DATA PROVIDED =>
..............................

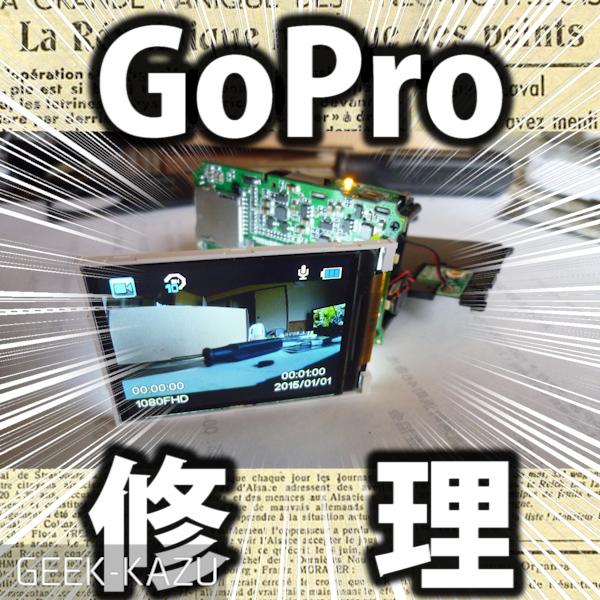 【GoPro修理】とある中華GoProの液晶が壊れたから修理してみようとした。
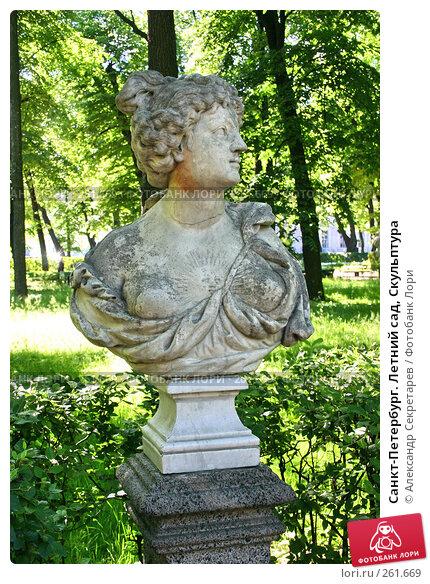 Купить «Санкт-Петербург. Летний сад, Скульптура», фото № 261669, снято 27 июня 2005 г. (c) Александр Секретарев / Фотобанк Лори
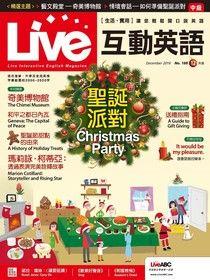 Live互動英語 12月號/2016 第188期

..............................

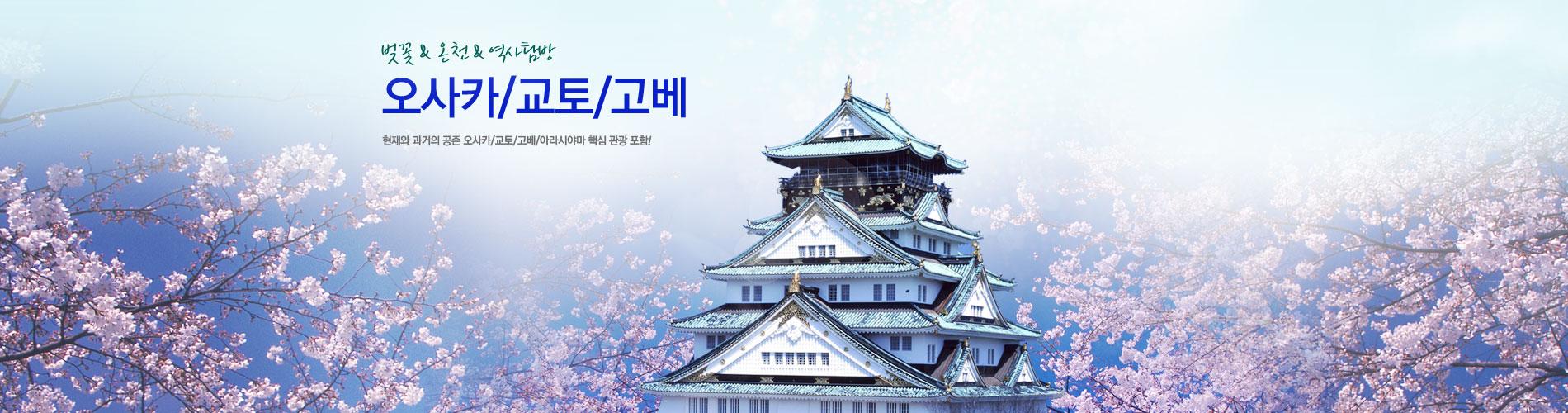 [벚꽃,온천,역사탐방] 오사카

..............................

INSTRUCTIONS FOR THE TASK =>
Every line above in the stretch from the one with "Секретарев / Фотобанк Лори" through the one with "Live互動英語 12月號/2016 第188期" is to be transcribed exactly, ends included. No picture is copied.

RESULT =>
 Купить «Санкт-Петербург. Летний сад, Скульптура», фото № 261669, снято 27 июня 2005 г. (c) Александр Секретарев / Фотобанк Лори
 Live互動英語 12月號/2016 第188期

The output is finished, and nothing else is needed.